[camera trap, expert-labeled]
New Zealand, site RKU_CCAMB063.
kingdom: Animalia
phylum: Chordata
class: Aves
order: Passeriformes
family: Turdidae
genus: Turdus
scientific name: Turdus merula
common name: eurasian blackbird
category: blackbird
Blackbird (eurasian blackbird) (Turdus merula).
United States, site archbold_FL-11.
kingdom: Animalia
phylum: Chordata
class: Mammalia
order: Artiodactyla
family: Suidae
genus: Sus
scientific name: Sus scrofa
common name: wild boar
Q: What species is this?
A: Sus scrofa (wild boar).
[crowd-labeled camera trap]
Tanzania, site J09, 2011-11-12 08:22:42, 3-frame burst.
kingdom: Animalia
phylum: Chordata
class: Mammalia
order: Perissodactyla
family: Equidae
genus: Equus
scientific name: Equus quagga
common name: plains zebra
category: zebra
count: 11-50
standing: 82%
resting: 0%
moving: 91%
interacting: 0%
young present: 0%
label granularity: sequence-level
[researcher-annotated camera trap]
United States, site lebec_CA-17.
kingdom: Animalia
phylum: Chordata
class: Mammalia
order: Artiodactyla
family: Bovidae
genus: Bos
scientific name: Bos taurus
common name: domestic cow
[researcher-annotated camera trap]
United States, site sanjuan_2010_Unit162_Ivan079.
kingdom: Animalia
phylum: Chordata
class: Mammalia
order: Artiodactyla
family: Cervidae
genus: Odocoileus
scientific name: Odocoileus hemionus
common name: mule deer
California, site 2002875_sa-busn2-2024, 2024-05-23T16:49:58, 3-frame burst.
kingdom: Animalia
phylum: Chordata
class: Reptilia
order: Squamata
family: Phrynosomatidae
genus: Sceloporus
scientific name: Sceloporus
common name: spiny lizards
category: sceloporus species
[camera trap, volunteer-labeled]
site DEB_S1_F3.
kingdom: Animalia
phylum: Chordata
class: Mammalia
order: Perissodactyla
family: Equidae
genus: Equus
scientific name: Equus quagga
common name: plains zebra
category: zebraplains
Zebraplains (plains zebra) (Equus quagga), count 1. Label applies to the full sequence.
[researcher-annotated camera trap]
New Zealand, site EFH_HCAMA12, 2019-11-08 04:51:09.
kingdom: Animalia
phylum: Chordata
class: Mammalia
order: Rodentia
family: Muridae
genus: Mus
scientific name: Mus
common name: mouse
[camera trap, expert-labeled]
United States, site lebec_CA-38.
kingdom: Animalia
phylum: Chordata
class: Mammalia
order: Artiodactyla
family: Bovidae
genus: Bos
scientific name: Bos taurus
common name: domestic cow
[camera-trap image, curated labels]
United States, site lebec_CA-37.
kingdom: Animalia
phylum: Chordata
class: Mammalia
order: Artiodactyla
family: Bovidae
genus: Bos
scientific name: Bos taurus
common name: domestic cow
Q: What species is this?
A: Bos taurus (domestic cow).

++++++

Exercise description => From the first line to the last, set down every record exactly as written above.

Exercise answer =>
[camera trap, expert-labeled]
New Zealand, site RKU_CCAMB063.
kingdom: Animalia
phylum: Chordata
class: Aves
order: Passeriformes
family: Turdidae
genus: Turdus
scientific name: Turdus merula
common name: eurasian blackbird
category: blackbird
Blackbird (eurasian blackbird) (Turdus merula).
United States, site archbold_FL-11.
kingdom: Animalia
phylum: Chordata
class: Mammalia
order: Artiodactyla
family: Suidae
genus: Sus
scientific name: Sus scrofa
common name: wild boar
Q: What species is this?
A: Sus scrofa (wild boar).
[crowd-labeled camera trap]
Tanzania, site J09, 2011-11-12 08:22:42, 3-frame burst.
kingdom: Animalia
phylum: Chordata
class: Mammalia
order: Perissodactyla
family: Equidae
genus: Equus
scientific name: Equus quagga
common name: plains zebra
category: zebra
count: 11-50
standing: 82%
resting: 0%
moving: 91%
interacting: 0%
young present: 0%
label granularity: sequence-level
[researcher-annotated camera trap]
United States, site lebec_CA-17.
kingdom: Animalia
phylum: Chordata
class: Mammalia
order: Artiodactyla
family: Bovidae
genus: Bos
scientific name: Bos taurus
common name: domestic cow
[researcher-annotated camera trap]
United States, site sanjuan_2010_Unit162_Ivan079.
kingdom: Animalia
phylum: Chordata
class: Mammalia
order: Artiodactyla
family: Cervidae
genus: Odocoileus
scientific name: Odocoileus hemionus
common name: mule deer
California, site 2002875_sa-busn2-2024, 2024-05-23T16:49:58, 3-frame burst.
kingdom: Animalia
phylum: Chordata
class: Reptilia
order: Squamata
family: Phrynosomatidae
genus: Sceloporus
scientific name: Sceloporus
common name: spiny lizards
category: sceloporus species
[camera trap, volunteer-labeled]
site DEB_S1_F3.
kingdom: Animalia
phylum: Chordata
class: Mammalia
order: Perissodactyla
family: Equidae
genus: Equus
scientific name: Equus quagga
common name: plains zebra
category: zebraplains
Zebraplains (plains zebra) (Equus quagga), count 1. Label applies to the full sequence.
[researcher-annotated camera trap]
New Zealand, site EFH_HCAMA12, 2019-11-08 04:51:09.
kingdom: Animalia
phylum: Chordata
class: Mammalia
order: Rodentia
family: Muridae
genus: Mus
scientific name: Mus
common name: mouse
[camera trap, expert-labeled]
United States, site lebec_CA-38.
kingdom: Animalia
phylum: Chordata
class: Mammalia
order: Artiodactyla
family: Bovidae
genus: Bos
scientific name: Bos taurus
common name: domestic cow
[camera-trap image, curated labels]
United States, site lebec_CA-37.
kingdom: Animalia
phylum: Chordata
class: Mammalia
order: Artiodactyla
family: Bovidae
genus: Bos
scientific name: Bos taurus
common name: domestic cow
Q: What species is this?
A: Bos taurus (domestic cow).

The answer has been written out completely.